- Pasandeh-ye Olya Location within Iran
- Coordinates: 36°42′46″N 51°04′48″E﻿ / ﻿36.71278°N 51.08000°E
- Country: Iran
- Province: Mazandaran
- County: Abbasabad
- District: Central
- Rural District: Langarud-e Gharbi

Population (2016)
- • Total: 711
- Time zone: UTC+3:30 (IRST)

= Pasandeh-ye Olya =

Village in Mazandaran province, Iran

Pasandeh-ye Olya (پسنده عليا) (Note: Also romanized as Pasandeh-ye ‘Olyā; also known as Pasandeh-ye Bālā) is a village in Langarud-e Gharbi Rural District of the Central District in Abbasabad County, Mazandaran province, Iran.

==Demographics==
===Population===
At the time of the 2006 National Census, the village's population was 622 in 175 households, when it was in Langarud Rural District (Note: Renmed Langarud-e Sharqi Rural District) of the former Abbasabad District in Tonekabon County. The following census in 2011 counted 638 people in 207 households, by which time the district had been separated from the county in the establishment of Abbasabad County.
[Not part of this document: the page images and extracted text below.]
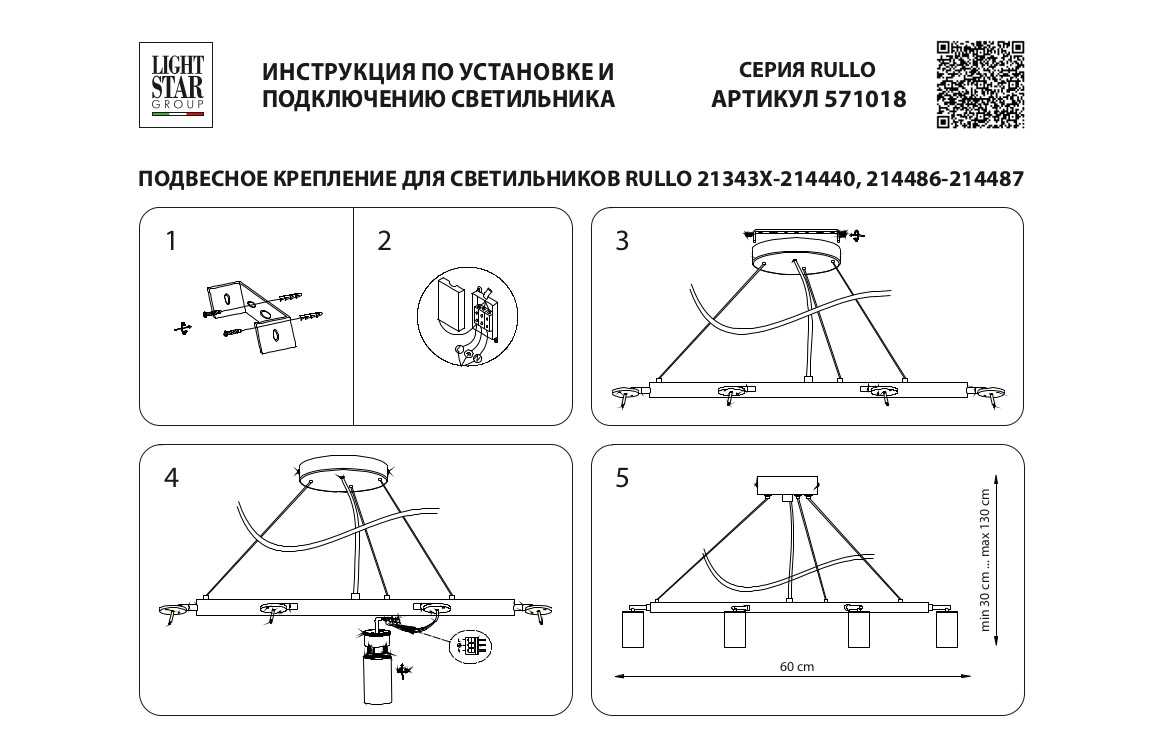 LIGHT STAR GROUP

ИНСТРУКЦИЯ ПО УСТАНОВКЕ И ПОДКЛЮЧЕНИЮ СВЕТИЛЬНИКА

СЕРИЯ RULLO
АРТИКУЛ 571018

ПОДВЕСНОЕ КРЕПЛЕНИЕ ДЛЯ СВЕТИЛЬНИКОВ RULLO 21343X-214440, 214486-214487

1

2

3

4

5

min 30 cm ... max 130 cm

60 cm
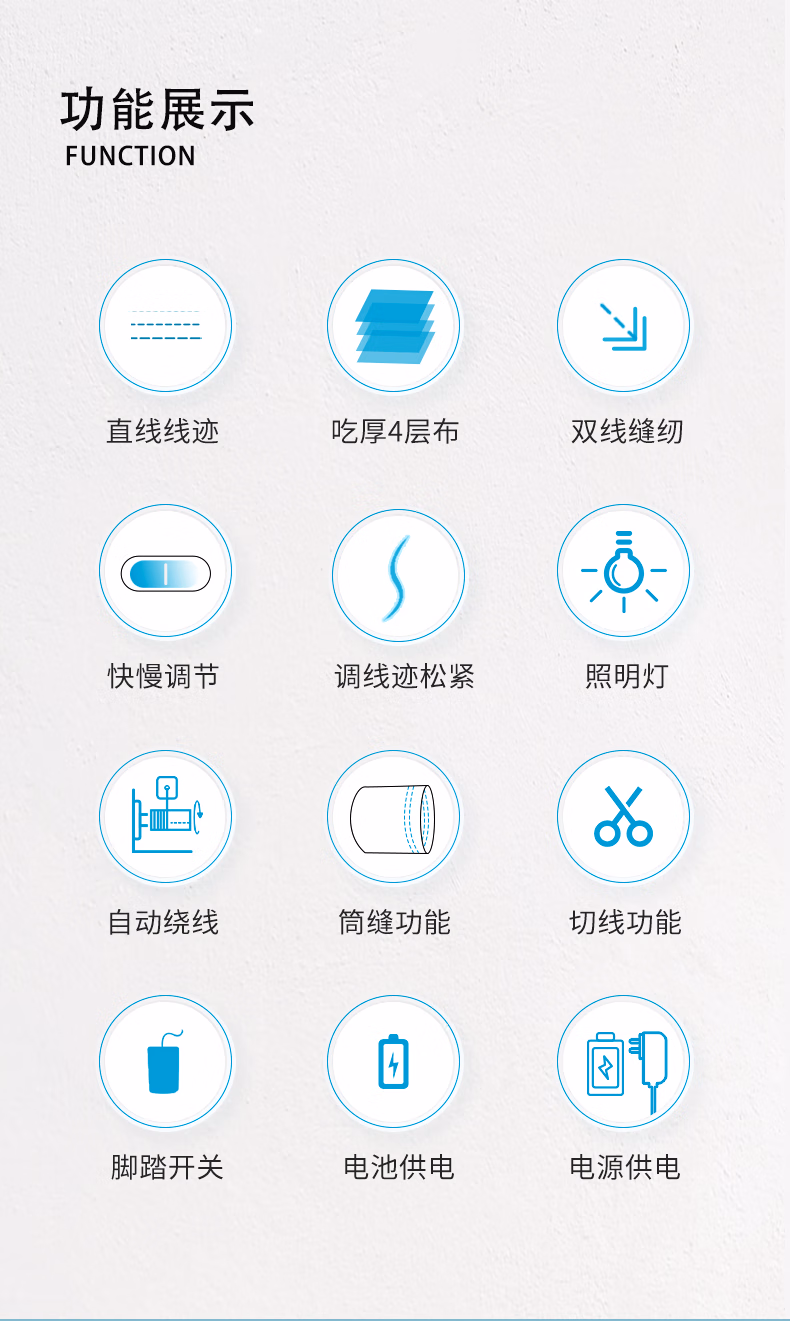 功能展示
FUNCTION

直线线迹

吃厚4层布

双线缝纫

快慢调节

调线迹松紧

照明灯

自动绕线

筒缝功能

切线功能

脚踏开关

电池供电

电源供电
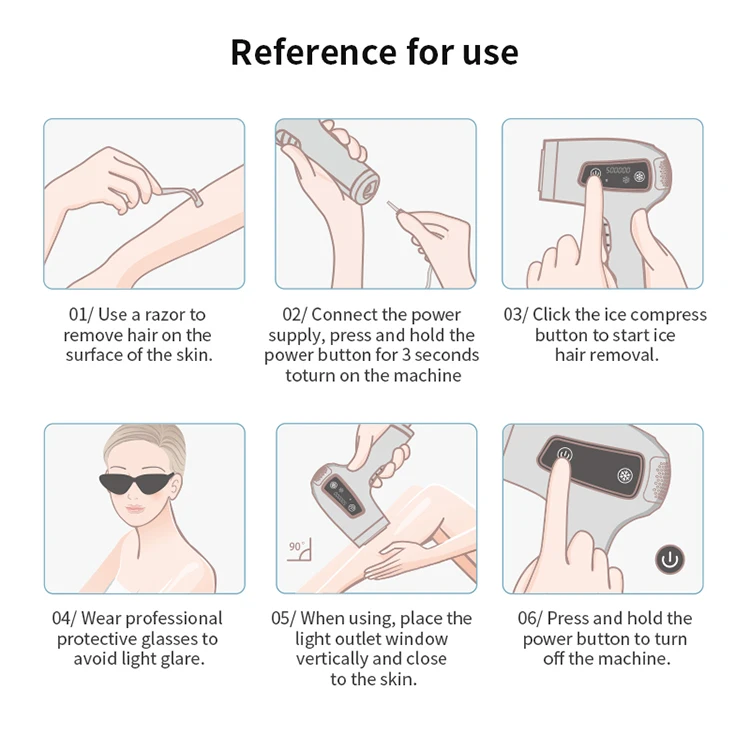 Reference for use

500000

01/ Use a razor to remove hair on the surface of the skin.

02/ Connect the power supply, press and hold the power button for 3 seconds toturn on the machine

03/ Click the ice compress button to start ice hair removal.

90°

04/ Wear professional protective glasses to avoid light glare.

05/ When using, place the light outlet window vertically and close to the skin.

06/ Press and hold the power button to turn off the machine.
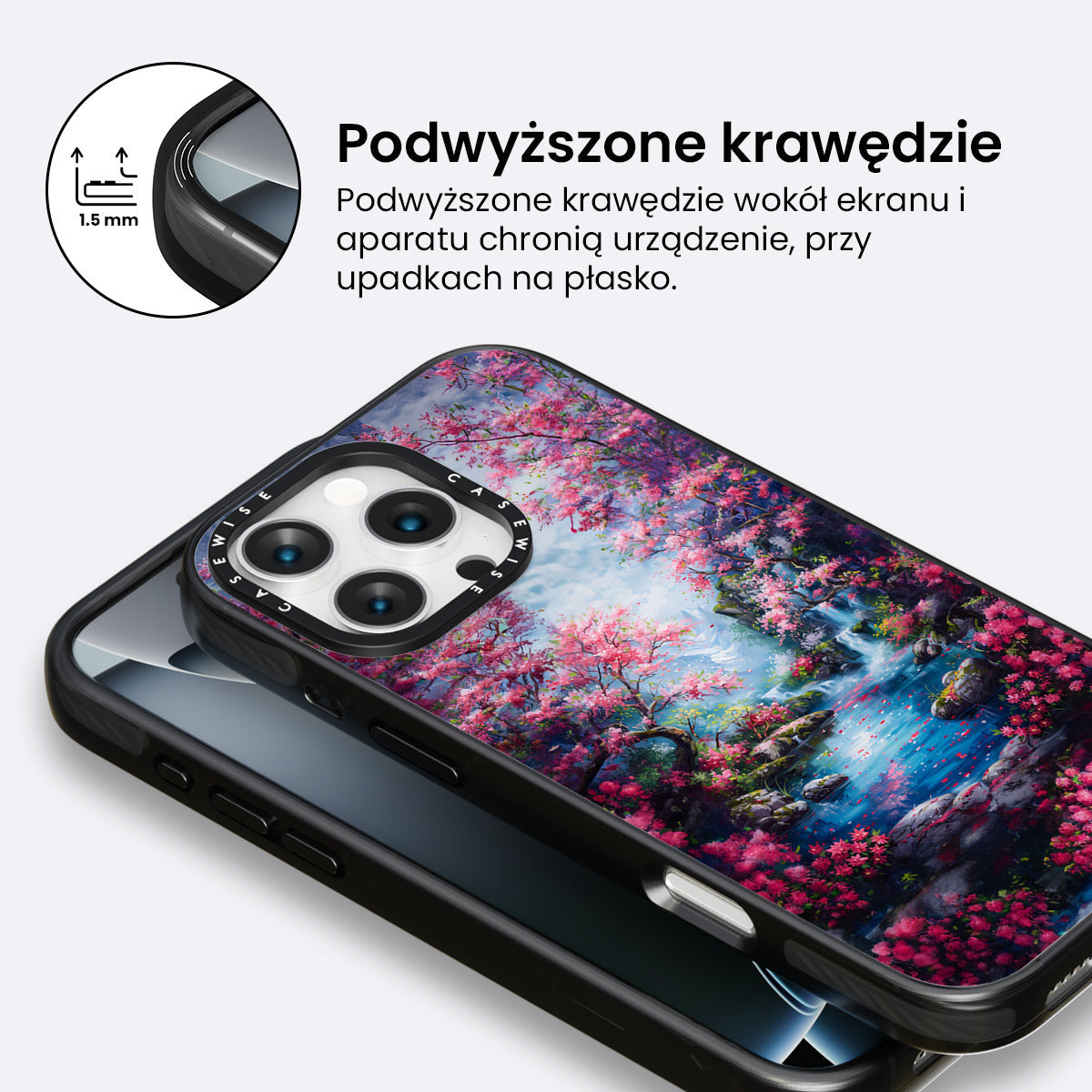 1.5 mm

Podwyższone krawędzie

Podwyższone krawędzie wokół ekranu i aparatu chronią urządzenie, przy upadkach na płasko.

CASEWISE CASEWISE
The rural district was transferred to the new Central District and renamed Langarud-e Sharqi Rural District. Pasandeh-ye Olya was transferred to Langarud-e Gharbi Rural District created in the same district. The 2016 census measured the population of the village as 711 people in 252 households. It was the most populous village in its rural district.